Texte fourni:
"""
Je ne néglige aucun effort pour m’instruire ici, et il y a deux moyens d’y réussir : le premier, c’est d’interroger toujours quand on ignore les choses, et d’interroger les gens qui peuvent vous renseigner, et c’est ainsi qu’on acquiert quelque connaissance de la vérité ; le second, c’est de chasser la folie qui a pris possession de votre cerveau ; car une fois la fantaisie mise dehors, vous fermez la porte et l’empêchez de rentrer jamais. Je parle, vous le voyez, comme si j’étais réellement près de vous, juste comme j’avais l’habitude de le faire, tandis que vous vous teniez debout, le coude appuyé sur le chambranle de la cheminée, et examinant ma physionomie pour découvrir si j’étais sincère ou à quel point je l’étais. Si alors vous pouviez lire tout le respect, tout le dévouement, toute l’estime que vous m’inspiriez, vous n’avez rien de plus à chercher ; rien n’est changé, madame ; les mêmes sentiments continuent d’être aisés à lire, et jamais ils ne seront effacés.

Je suis, etc.
"""
Quelle raison la lettre donne-t-elle à l'appui du second moyen de s'instruire, chasser la folie de son cerveau ? Expliquez-la en une à trois phrases. Le matériel n'a aucun lien avec la lettre.

Données:
"""
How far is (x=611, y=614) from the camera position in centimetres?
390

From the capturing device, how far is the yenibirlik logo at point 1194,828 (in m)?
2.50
"""
Réponse: Une fois la fantaisie mise dehors, on ferme la porte et on l'empêche de jamais rentrer. Chassée, la folie ne peut donc plus revenir.